Reputation: 2259
I have some rank data with missing values. The highest ranked item was assigned a value of '1'. 'NA' values occur when the item was not ranked.
# sample data
df <- data.frame(Item1 = c(1,2, NA, 2, 3), Item2 = c(3,1,NA, NA, 1), Item3 = c(2,NA, 1, 1, 2))
> df
Item1 Item2 Item3
1 1 3 2
2 2 1 NA
3 NA NA 1
4 2 NA 1
5 3 1 2
I would like to randomly impute the 'NA' values in each row with the appropriate unranked values.

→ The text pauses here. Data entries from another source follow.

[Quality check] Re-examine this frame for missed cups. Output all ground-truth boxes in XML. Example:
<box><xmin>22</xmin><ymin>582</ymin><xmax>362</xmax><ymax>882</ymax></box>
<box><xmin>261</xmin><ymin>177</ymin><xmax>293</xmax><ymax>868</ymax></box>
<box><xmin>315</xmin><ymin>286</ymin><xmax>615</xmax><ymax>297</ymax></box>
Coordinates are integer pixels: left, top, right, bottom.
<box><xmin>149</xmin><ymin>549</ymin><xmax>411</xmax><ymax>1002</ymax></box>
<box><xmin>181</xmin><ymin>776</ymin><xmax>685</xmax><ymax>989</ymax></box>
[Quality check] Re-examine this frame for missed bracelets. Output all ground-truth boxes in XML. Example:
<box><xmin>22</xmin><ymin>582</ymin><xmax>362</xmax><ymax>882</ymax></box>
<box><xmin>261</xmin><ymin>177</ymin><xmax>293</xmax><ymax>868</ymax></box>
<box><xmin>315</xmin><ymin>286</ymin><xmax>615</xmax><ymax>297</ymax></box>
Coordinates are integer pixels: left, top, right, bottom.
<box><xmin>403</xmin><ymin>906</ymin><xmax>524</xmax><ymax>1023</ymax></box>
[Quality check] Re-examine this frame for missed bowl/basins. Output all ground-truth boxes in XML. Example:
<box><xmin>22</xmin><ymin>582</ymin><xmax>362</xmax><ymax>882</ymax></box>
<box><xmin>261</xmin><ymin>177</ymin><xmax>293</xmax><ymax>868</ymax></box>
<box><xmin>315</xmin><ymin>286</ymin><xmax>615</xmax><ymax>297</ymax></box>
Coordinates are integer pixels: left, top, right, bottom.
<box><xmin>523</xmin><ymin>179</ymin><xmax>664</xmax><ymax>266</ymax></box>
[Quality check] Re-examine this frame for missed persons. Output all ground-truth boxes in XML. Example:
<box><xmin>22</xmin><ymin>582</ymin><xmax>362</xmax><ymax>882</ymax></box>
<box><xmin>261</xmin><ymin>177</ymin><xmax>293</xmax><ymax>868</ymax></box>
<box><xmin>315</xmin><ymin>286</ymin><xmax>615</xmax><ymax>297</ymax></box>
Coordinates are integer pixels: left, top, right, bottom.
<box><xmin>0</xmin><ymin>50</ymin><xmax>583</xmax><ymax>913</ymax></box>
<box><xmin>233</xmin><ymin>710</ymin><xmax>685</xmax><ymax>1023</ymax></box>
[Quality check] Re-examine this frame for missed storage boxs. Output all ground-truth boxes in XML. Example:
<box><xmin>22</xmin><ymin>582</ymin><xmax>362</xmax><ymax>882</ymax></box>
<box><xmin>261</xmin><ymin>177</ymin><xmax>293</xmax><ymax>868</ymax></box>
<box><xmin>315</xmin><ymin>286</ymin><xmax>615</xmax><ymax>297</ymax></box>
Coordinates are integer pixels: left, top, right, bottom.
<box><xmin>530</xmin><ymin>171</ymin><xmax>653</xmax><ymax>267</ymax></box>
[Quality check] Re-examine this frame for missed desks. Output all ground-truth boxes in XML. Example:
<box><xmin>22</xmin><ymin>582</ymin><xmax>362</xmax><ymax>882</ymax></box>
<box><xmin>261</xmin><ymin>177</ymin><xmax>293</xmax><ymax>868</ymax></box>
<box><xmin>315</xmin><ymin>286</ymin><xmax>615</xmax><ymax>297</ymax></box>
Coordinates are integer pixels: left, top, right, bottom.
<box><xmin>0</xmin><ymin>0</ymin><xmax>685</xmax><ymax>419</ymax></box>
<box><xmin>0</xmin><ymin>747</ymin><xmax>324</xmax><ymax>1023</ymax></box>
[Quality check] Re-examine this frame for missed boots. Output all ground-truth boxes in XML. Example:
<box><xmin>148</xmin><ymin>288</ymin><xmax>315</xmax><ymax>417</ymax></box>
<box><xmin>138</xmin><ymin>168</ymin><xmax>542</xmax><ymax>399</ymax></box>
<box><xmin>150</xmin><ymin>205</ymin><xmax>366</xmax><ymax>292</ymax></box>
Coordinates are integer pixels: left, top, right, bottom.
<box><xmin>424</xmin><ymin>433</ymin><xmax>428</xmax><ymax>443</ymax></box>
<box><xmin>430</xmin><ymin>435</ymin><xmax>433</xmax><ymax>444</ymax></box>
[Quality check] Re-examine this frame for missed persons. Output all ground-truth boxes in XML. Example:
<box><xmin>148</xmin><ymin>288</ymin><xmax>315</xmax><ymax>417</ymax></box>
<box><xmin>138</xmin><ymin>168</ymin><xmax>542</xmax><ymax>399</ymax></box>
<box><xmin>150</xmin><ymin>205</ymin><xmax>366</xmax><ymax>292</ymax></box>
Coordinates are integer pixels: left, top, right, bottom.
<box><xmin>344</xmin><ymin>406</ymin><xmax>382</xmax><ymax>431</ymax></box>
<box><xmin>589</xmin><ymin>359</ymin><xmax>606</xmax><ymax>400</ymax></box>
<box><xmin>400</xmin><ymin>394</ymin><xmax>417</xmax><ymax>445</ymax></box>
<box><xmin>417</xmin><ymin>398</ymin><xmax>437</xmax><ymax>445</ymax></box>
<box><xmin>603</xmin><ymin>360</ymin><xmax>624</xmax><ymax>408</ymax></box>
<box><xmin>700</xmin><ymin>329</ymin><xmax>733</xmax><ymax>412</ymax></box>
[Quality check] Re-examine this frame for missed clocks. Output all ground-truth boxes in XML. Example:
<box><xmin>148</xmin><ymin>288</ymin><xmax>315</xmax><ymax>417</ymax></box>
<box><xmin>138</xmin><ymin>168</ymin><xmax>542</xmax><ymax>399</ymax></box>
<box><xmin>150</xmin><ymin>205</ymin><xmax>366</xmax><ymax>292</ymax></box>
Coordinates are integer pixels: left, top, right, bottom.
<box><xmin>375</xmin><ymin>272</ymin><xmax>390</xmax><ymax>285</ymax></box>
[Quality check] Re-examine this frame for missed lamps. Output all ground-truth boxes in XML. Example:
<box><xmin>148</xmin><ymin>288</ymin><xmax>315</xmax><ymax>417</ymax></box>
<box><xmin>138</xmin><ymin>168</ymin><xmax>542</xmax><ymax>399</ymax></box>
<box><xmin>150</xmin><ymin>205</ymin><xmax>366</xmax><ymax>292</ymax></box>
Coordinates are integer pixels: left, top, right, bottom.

One solution that would meet my goal would be this:
> solution1
Item1 Item2 Item3
1 1 3 2
2 2 1 3
3 3 2 1
4 2 3 1
5 3 1 2
This code gives a list of possible replacement values for each row.
# set max possible rank in data
max_val <- 3
# calculate row max
df$row_max <- apply(df, 1, max, na.rm= T)
# calculate number of missing values in each row
df$num_na <- max_val - df$row_max
# set a sample vector
samp_vec <- 1:max_val # set a sample vector
# set an empty list
replacements <- vector(mode = "list", length = nrow(df))
# generate a list of replacements for each row
for(i in 1:nrow(df)){
if(df$num_na[i] > 0){
replacements[[i]] <- sample(samp_vec[samp_vec > df$row_max[i] ], df$num_na[i])
} else {
replacements[[i]] <- NULL
}
}
Now puzzling over how I can assign the values in my list to the missing values in each row of my data.frame. (My actual data has 1000's of rows.)
Is there a clean way to do this?
Upvotes: 0
Views: 216
Reputation: 388982
A base R option using apply
-
set.seed(123)
df[] <- t(apply(df, 1, function(x) {
#Get values which are not present in the row
val <- setdiff(seq_along(x), x)
#If only 1 missing value replace with the one which is not missing
if(length(val) == 1) x[is.na(x)] <- val
#If more than 1 missing replace randomly
else if(length(val) > 1) x[is.na(x)] <- sample(val)
#If no missing replace the row as it is
x
}))
df
# Item1 Item2 Item3
#1 1 3 2
#2 2 1 3
#3 2 3 1
#4 2 3 1
#5 3 1 2
Upvotes: 1